Bereits im Mutterleib entwickeln wir in einem Milieu der Geborgenheit eine Beziehung zu uns selbst. Durch die Geburt kommen wir in eine Welt, die kalt und hell ist und auch Angst einflößt. Es entstehen lustvolle und negative Gefühle, die durch Zufriedenheit bzw. durch Schreien artikuliert werden. Je nachdem wie die Gefühle befriedigt werden, entsteht Gut und Böse in der Beurteilungsskala. Werden Kinder nicht erhört, entwickeln sie Misstrauen und Ablehnung. Kinder mit solchen Erfahrungen sind häufig unruhig, auch aggressiv im Verhalten. Passen sie sich an, bekommen sie die ersehnte Anerkennung, lernen aber nicht, ihre Bedürfnisse zu äußern. Trennen sich Eltern, beginnt für Kinder eine schmerzvolle Zeit, denn der Verlust von Beziehung ist für Kinder wie der Tod.
Stehen Kinder und Lehrkräfte einander gegenüber, prallen Welten unterschied-lichster Prägung aufeinander, denn auch Erwachsene erleben die Welt brüchig und unsicher. So ist es wichtig, die eigenen Schattenseiten zu akzeptieren und Wertschätzung zu kultivieren.
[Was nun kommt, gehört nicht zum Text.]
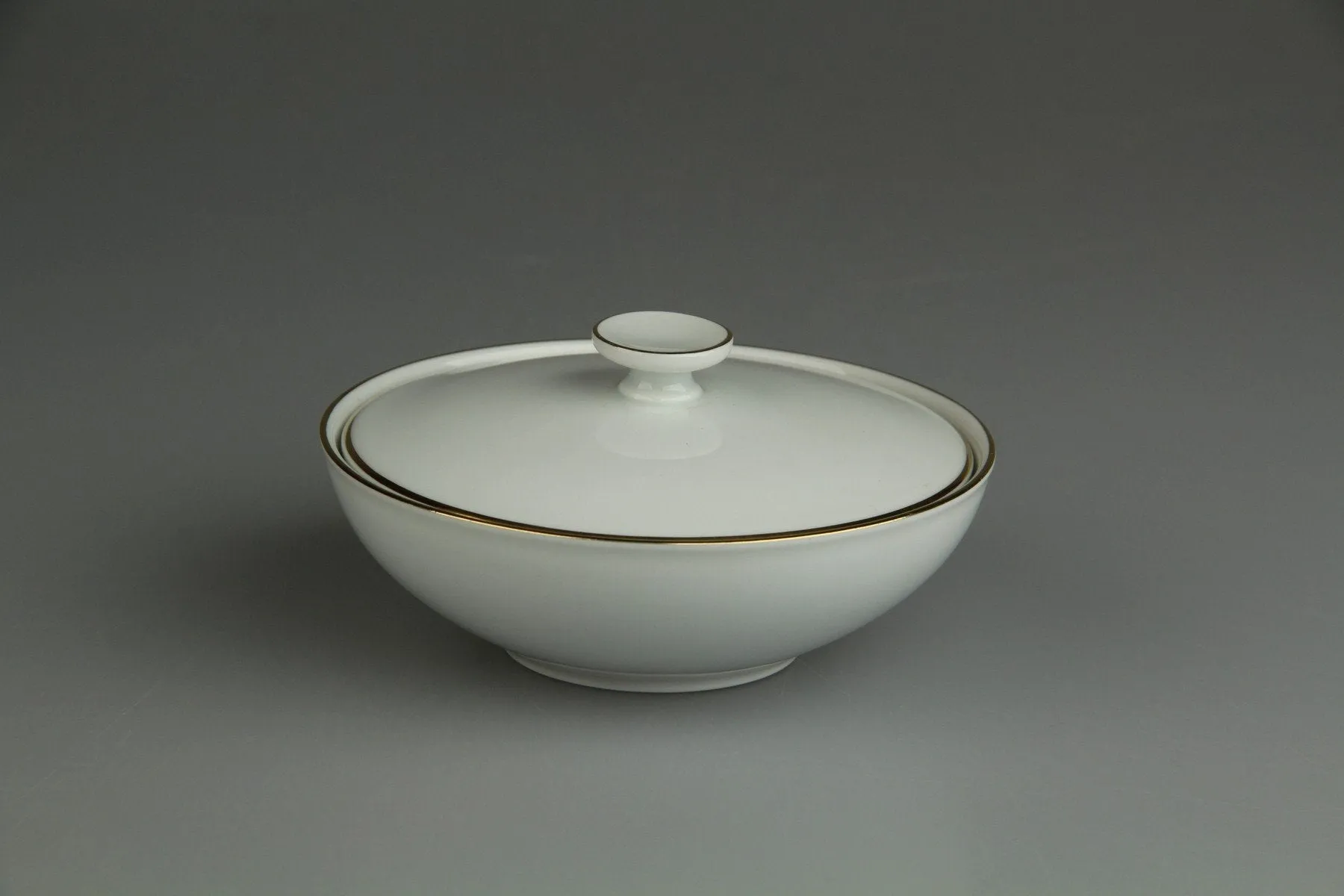 Zuckerdose - Heinrich Anmut Scherbe weiß Goldrand 16117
Das ist der Weg Beziehungen auch im schulischen Umfeld aufzubauen und zu gestalten.

   
 

Beziehungen gestalten macht Spaß!

   
 

Lehrerinnen und Lehrer sollten immer wieder der Frage nachgehen, wie ihre Beziehung zu sich selbst und zu den Kindern und Kolleginnen und Kollegen aussieht. Wie gehen wir aufeinander zu, wo sind unser Misstrauen und unser Vertrauen? Warum gelingen Beziehungen nicht oder nur schwierig? Diese Entwicklung ist selbstverständlich keine Einbahnstraße, sondern immer auch ein Ergebnis schulischer Strukturen, die nur im Team mit allen erkannt und verändert werden können.
In einer exemplarischen Übung leitete Frau Sandner dazu an, sich auf sich selbst zu konzentrieren, dann aufeinander zuzugehen und schließlich Aufmerksamkeit zu geben und zu nehmen. Mit Bändern wurde dieser Schritt lustvoll sichtbar gemacht.

In Anlehnung an die Psychotherapeutin und Theologin DDr. Monika Renz sprach Frau Roswitha Sandner über die Beziehung am Ende des Lebensweges.
Wenn Menschen schwer krank werden und sich ihr Leben dem Ende zuneigt, ist es bedeutend zu fühlen und zu hoffen, dass das ICH in ein DU stirbt. Niemals tiefer als in die Hand Gottes können wir fallen. ER fängt uns auf und wir sterben in eine Beziehung hinein.
Gestärkt in der Beziehung zueinander und zu uns selbst gingen wir nach Hause, aber nicht ohne uns vorher einander Dankbarkeit und Begeisterung über die gemeinsam verbrachten Stunden zugesagt zu haben.